▸ **WHAT IS REQUIRED**
Please reproduce, word for word, the records between the line containing "Looking upon this" and the line containing "2.58 meters", inclusive.

** Begin SOURCE MATERIAL **

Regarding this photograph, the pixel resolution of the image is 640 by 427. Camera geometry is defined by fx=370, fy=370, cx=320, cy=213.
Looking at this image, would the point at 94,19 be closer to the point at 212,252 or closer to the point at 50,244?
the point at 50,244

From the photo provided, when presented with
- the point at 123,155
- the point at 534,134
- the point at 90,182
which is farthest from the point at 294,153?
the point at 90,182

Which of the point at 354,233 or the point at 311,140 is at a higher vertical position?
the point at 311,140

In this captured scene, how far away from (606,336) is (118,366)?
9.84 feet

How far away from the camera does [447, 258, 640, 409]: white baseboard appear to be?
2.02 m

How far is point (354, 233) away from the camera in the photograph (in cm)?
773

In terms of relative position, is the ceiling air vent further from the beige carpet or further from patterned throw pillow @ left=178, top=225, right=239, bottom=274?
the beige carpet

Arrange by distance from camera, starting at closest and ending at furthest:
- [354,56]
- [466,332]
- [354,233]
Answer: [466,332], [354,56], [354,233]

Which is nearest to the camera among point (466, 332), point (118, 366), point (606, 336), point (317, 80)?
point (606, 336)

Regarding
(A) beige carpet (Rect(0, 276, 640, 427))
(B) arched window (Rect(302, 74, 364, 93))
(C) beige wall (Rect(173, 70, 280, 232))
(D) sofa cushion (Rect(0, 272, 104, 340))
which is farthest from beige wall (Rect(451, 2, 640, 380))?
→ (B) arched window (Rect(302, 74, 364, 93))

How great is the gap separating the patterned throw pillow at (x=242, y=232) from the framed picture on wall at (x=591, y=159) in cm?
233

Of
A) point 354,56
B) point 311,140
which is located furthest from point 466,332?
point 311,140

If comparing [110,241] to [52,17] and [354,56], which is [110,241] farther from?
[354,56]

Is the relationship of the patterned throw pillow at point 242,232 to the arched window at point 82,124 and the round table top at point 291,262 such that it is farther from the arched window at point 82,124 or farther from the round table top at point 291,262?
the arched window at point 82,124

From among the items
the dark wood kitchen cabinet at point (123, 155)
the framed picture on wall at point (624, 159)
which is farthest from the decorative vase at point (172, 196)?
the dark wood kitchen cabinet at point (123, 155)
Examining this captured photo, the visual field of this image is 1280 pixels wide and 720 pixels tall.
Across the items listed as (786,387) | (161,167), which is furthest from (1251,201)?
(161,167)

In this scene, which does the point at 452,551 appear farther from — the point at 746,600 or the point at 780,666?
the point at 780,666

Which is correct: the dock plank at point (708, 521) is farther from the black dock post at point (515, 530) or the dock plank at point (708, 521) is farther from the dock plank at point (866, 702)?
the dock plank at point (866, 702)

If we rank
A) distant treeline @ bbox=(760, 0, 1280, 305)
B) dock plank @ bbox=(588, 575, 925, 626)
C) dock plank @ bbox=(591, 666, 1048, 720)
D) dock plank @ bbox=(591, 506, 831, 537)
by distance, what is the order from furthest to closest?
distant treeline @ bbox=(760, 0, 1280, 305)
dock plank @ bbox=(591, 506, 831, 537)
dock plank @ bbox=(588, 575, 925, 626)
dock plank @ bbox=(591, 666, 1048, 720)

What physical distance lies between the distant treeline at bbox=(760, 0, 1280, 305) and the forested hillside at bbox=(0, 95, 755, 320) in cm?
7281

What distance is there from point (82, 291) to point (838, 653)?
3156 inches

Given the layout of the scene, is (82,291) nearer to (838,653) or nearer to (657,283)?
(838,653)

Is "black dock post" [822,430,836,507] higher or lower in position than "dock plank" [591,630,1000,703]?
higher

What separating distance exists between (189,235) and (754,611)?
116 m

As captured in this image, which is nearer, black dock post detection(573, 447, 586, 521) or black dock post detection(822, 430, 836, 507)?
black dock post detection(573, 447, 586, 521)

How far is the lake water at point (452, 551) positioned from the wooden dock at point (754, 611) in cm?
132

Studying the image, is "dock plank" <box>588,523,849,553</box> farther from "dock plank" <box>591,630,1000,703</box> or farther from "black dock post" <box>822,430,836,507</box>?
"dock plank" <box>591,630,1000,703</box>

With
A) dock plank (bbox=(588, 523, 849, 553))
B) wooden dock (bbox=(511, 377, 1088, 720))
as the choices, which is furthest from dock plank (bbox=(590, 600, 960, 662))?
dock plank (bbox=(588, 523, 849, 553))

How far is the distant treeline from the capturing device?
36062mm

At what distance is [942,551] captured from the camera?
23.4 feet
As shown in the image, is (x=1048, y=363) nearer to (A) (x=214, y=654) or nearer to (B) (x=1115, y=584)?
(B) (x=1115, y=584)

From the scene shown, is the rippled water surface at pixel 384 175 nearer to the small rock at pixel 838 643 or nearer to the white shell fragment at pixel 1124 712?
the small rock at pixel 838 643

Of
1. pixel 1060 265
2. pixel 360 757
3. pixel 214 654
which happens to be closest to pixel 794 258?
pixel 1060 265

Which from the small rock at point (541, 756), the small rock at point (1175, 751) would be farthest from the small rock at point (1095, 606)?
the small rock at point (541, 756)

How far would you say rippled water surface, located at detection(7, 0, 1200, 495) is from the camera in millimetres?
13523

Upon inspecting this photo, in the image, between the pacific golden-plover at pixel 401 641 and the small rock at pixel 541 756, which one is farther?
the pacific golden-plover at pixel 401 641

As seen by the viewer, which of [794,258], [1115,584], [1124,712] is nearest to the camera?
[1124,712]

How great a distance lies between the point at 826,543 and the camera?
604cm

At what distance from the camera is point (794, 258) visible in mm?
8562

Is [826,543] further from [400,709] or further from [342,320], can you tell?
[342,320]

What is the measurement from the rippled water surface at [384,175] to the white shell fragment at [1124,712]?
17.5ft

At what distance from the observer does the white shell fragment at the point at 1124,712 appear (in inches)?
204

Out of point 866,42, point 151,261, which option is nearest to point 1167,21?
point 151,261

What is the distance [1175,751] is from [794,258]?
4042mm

** End SOURCE MATERIAL **
** Begin SOURCE MATERIAL **

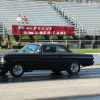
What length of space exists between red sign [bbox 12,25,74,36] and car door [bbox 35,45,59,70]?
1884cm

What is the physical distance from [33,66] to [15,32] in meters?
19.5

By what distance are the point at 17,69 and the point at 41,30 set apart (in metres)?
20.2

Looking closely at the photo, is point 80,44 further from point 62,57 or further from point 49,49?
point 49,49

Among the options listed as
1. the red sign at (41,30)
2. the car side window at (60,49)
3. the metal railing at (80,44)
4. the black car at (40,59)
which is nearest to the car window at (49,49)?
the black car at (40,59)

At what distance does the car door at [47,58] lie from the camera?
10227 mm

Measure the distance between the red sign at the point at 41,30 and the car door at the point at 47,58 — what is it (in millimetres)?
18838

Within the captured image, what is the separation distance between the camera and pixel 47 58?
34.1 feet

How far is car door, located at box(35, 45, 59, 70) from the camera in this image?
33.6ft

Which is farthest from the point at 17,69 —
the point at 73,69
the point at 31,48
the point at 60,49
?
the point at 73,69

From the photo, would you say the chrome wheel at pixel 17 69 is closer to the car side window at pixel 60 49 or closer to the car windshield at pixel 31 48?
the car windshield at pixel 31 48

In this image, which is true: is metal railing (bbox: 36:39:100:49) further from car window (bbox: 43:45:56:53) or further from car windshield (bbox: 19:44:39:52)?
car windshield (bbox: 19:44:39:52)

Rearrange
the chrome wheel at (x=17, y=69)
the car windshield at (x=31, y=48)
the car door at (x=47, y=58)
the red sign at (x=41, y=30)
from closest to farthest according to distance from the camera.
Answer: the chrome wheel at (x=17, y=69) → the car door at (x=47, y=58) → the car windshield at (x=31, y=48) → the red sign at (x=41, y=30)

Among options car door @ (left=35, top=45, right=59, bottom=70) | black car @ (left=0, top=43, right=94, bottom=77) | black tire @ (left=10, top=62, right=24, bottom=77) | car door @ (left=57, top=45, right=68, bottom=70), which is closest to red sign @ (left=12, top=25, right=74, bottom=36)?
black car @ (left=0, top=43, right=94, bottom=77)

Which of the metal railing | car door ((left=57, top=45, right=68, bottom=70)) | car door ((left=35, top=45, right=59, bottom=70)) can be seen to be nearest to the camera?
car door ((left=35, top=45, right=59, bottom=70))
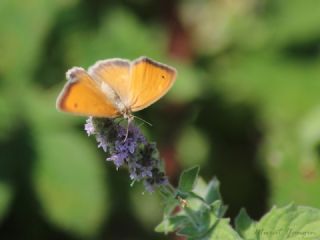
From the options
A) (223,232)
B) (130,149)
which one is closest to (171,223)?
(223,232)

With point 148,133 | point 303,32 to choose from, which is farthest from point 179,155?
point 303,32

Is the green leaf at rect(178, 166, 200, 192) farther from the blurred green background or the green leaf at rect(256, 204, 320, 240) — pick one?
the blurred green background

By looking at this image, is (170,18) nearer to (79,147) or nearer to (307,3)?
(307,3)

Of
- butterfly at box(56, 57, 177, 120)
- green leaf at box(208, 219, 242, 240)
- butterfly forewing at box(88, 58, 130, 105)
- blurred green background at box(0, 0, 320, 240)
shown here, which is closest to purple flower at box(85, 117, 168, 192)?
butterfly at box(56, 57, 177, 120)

** End SOURCE MATERIAL **
** Begin SOURCE MATERIAL **

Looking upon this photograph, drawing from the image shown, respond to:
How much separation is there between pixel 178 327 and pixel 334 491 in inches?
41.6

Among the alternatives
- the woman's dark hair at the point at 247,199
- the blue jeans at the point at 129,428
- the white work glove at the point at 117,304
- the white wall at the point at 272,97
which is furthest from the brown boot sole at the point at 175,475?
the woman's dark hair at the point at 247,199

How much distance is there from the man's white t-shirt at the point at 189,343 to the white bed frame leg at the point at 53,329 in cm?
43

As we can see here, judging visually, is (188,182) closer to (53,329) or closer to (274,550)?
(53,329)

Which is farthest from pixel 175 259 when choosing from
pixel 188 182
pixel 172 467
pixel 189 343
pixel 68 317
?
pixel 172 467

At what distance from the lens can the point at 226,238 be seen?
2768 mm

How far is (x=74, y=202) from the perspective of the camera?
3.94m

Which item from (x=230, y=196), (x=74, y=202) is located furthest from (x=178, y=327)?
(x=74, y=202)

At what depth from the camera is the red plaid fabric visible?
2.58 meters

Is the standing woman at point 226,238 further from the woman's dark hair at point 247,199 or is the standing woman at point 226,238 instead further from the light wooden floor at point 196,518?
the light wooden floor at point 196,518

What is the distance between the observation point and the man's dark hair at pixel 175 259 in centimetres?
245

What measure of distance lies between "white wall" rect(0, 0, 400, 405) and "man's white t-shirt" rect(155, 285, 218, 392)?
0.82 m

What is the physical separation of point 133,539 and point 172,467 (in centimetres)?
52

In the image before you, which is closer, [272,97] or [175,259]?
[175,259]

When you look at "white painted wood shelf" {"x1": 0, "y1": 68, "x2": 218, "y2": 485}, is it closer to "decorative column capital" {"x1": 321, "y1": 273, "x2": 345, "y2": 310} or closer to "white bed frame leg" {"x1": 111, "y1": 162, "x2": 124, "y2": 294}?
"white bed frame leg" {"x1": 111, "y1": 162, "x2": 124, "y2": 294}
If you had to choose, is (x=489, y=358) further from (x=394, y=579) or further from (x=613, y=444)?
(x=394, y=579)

** End SOURCE MATERIAL **

▸ **FULL SOLUTION**
Looking upon this photograph, drawing from the image shown, respond to:
How much separation is there between pixel 178 327 and pixel 334 491 in inches?
41.6

Among the alternatives
- the woman's dark hair at the point at 247,199
- the blue jeans at the point at 129,428
- the white work glove at the point at 117,304
- the white wall at the point at 272,97
which is furthest from the brown boot sole at the point at 175,475?
the woman's dark hair at the point at 247,199

How much distance is there from the man's white t-shirt at the point at 189,343 to the white bed frame leg at the point at 53,329 in cm?
43

As we can see here, judging visually, is (188,182) closer to (53,329) or closer to (274,550)?
(53,329)

Which is farthest from pixel 175 259 when choosing from
pixel 188 182
pixel 172 467
pixel 189 343
pixel 68 317
?
pixel 172 467

At what distance from the lens can the point at 226,238 be seen?
2768 mm

How far is (x=74, y=202) from the perspective of the camera?
3.94m

Which item from (x=230, y=196), (x=74, y=202) is located furthest from (x=178, y=327)?
(x=74, y=202)

At what depth from the camera is the red plaid fabric visible?
2.58 meters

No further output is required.